Level 3: Loyalty Illusion
Problem 3.1: The VIP Program Request
Ting ting! Not the monthly paycheck notification :(, but an email from Kelly, the Marketing Director.
From: Kelly (Marketing Director)
To: Data Team
Subject: VIP List for Coupon Campaign
"Hi Team! 🚀
We want to launch a 'VIP Loyalty Program' to reward our best users.
I need a list of all Repeat Customers (anyone who has placed more than 1 order with us).
Please give me the count of how many customers qualify. Thanks!

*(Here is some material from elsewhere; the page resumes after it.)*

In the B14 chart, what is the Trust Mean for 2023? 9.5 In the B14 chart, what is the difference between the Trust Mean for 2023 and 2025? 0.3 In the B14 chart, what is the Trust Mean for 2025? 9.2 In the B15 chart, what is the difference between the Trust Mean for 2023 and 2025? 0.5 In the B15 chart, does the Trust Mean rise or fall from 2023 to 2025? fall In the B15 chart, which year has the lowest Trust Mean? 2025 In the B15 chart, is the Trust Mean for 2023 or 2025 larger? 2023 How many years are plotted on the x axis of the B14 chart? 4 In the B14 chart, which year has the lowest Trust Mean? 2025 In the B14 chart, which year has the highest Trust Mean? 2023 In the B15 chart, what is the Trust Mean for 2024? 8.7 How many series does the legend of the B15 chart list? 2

This time, use updated duckdb file: https://public.lelouvincx.com/brazilian_ecommerce.duckdb
Total Repeat Customers is: 0
Logic / Approach:
-
A "repeat customer" means a customer who comes back and places more than one order
-
In the dataset, each row in orders represents one order, and customers are identified by customer_id
-
Therefore: repeat customer = number of orders per customer > 1.
-
To solve this, we:
- Group by customer_id
- Count orders for each customer: COUNT(order_id)

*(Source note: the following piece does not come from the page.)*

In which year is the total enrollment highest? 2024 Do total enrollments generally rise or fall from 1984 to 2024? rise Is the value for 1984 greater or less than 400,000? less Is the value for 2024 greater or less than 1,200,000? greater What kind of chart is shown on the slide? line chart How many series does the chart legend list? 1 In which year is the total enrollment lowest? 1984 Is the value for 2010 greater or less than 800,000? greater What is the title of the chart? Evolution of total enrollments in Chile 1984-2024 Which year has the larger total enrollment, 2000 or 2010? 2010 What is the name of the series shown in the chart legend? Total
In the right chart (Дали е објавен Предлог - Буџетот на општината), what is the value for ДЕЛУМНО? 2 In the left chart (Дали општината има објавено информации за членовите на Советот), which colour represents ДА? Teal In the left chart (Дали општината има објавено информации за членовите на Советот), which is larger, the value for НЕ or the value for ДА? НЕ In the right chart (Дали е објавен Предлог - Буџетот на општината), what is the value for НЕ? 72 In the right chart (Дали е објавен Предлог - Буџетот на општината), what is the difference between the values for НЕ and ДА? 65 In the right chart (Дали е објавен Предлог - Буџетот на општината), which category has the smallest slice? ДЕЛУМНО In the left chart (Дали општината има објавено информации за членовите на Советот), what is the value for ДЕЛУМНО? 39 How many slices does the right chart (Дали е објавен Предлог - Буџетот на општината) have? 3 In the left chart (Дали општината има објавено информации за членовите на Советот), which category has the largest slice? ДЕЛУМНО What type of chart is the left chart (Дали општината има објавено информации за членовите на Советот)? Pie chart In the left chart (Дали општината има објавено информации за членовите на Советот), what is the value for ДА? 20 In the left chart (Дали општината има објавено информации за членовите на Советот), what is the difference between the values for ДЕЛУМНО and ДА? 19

- Keep customers with COUNT(order_id) > 1
WITH repeat_customers AS (
SELECT
customer_id
FROM orders
GROUP BY customer_id
HAVING COUNT(order_id) > 1 )
SELECT
COUNT(*) AS repeat_customer_count
FROM repeat_customers;

Problem 3.2: Check
I hope before writing a single line of code, you decided to audit the customers table to see how it's structured.
Run this query to look at the first few rows of the customers table:
SELECT *
FROM customers
LIMIT 5;
What do you see?
You should see 2 different ID columns:
customer_idcustomer_unique_id
Why would a table have two IDs for the same person?
Problem 3.3
Can you answer the problem 3.1 again?